> What the exercise asks
Task for the records below: please copy exactly, and only, the lines from the one containing "scientific name: Ursus americanus" to the last line, both included, leaving out the pictures.

Stored data entries:
== == ==
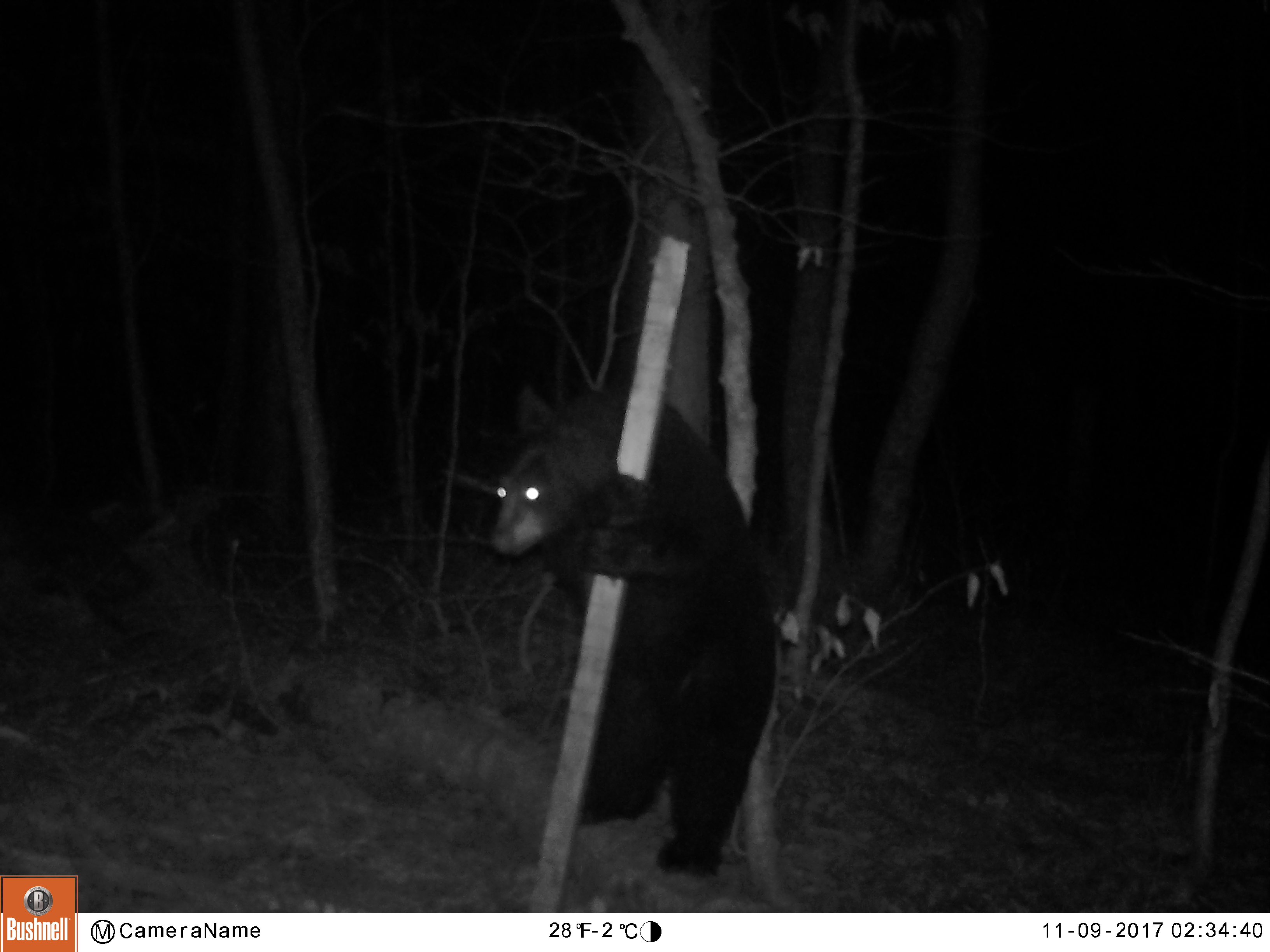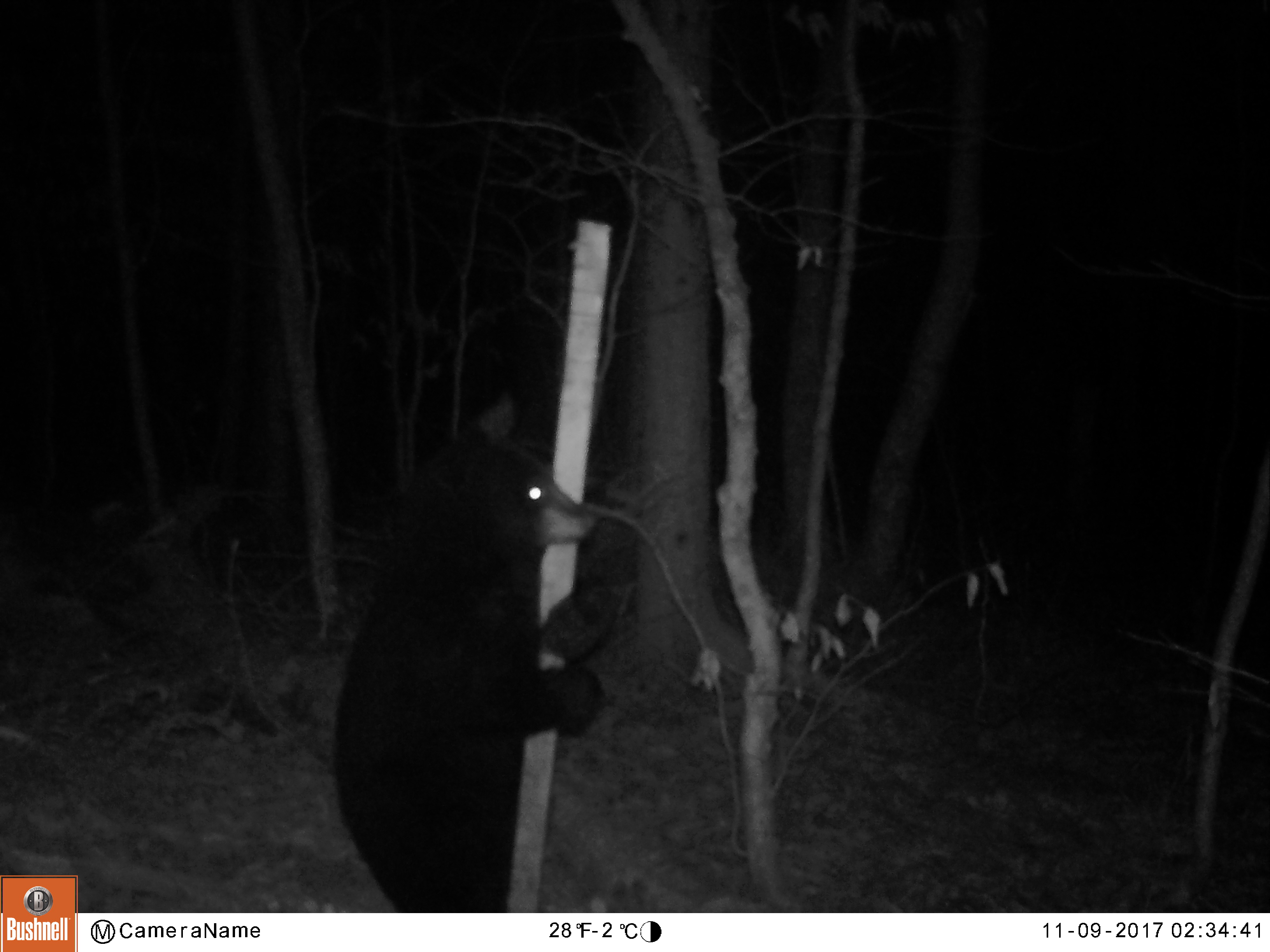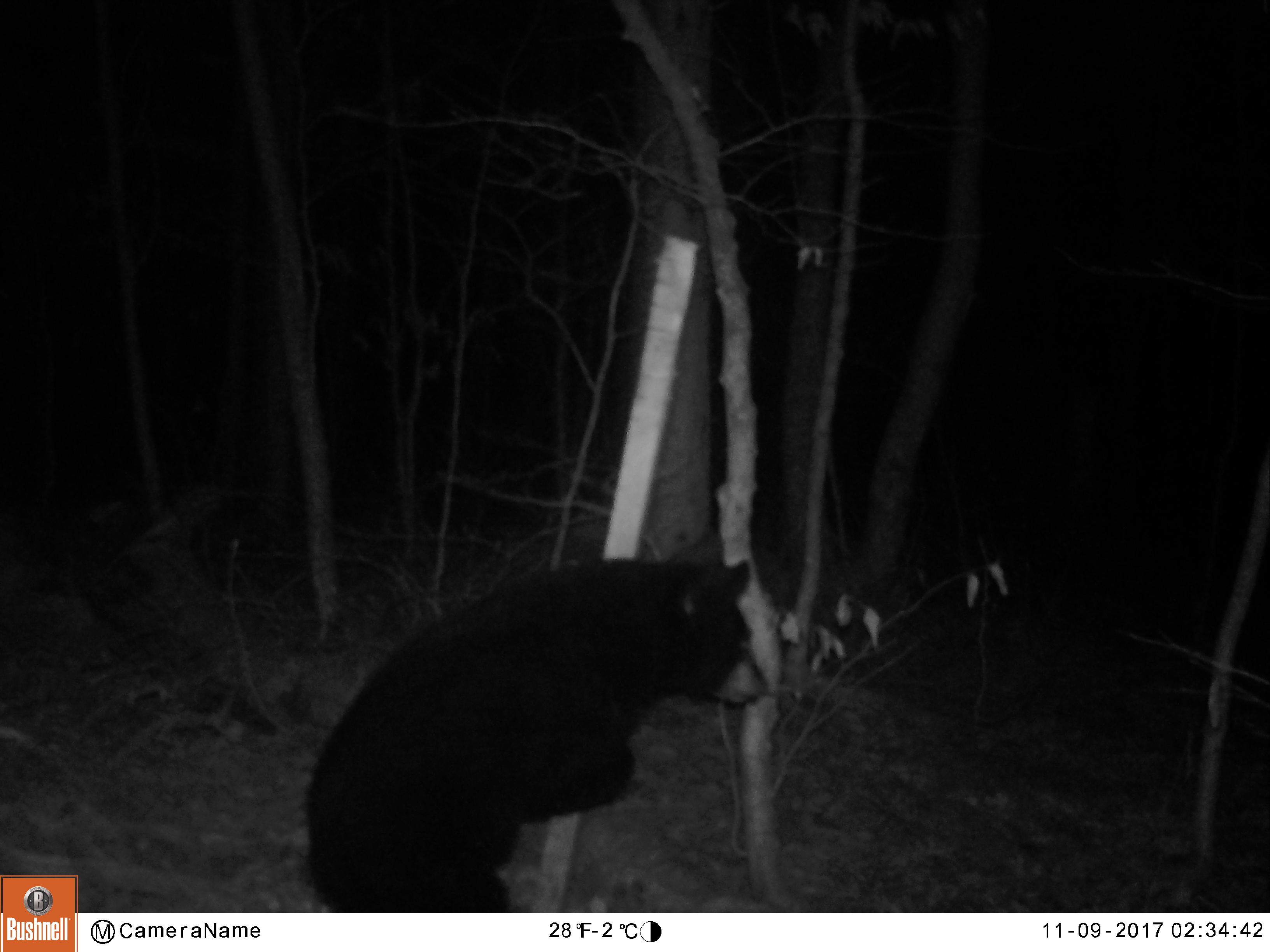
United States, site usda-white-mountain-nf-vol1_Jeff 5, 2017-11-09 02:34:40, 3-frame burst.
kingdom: Animalia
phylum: Chordata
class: Mammalia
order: Carnivora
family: Ursidae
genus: Ursus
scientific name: Ursus americanus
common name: black bear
Black bear (Ursus americanus).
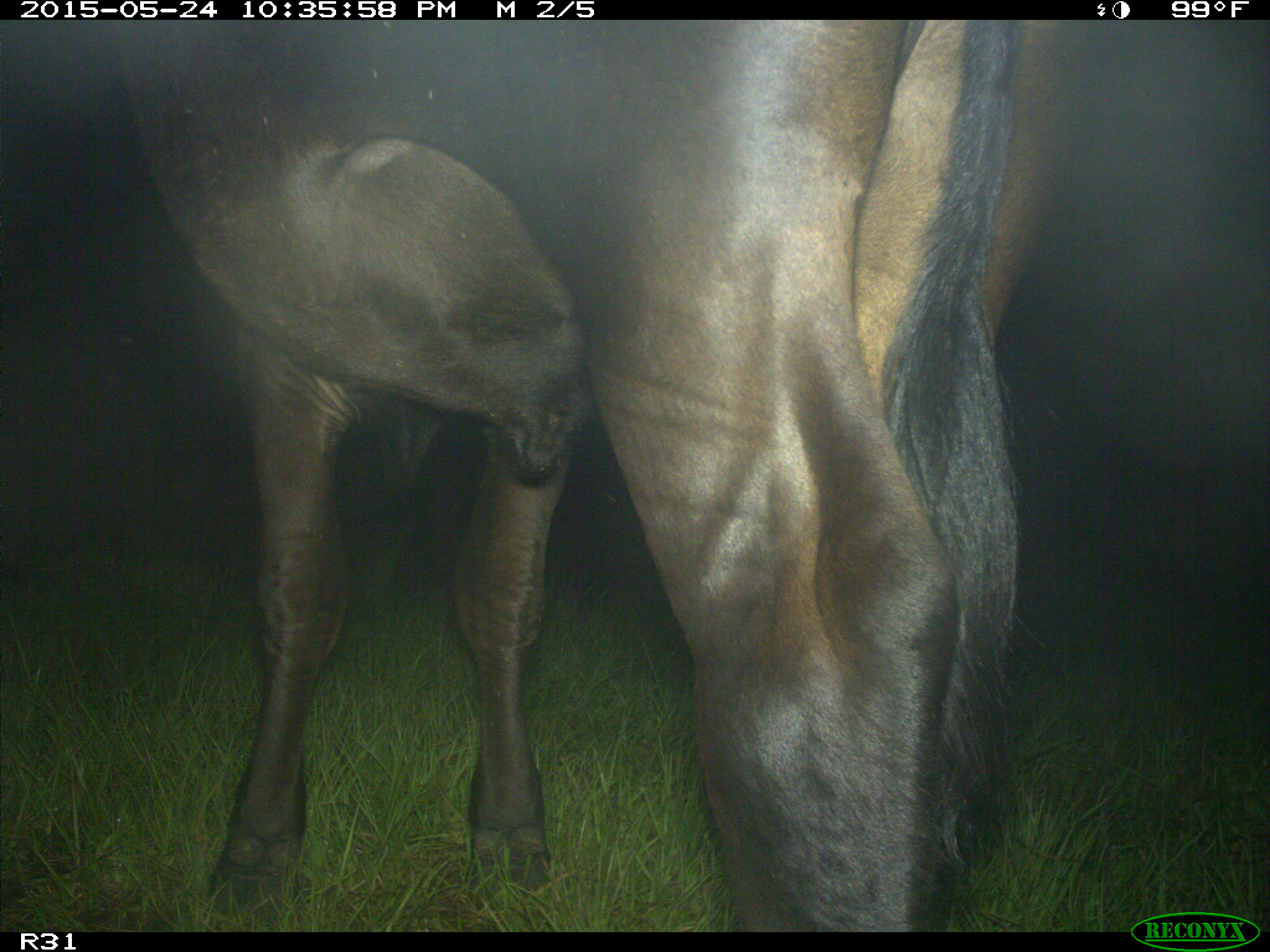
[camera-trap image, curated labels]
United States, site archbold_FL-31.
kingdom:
== == ==
> Exercise response
scientific name: Ursus americanus
common name: black bear
Black bear (Ursus americanus).
[camera-trap image, curated labels]
United States, site archbold_FL-31.
kingdom:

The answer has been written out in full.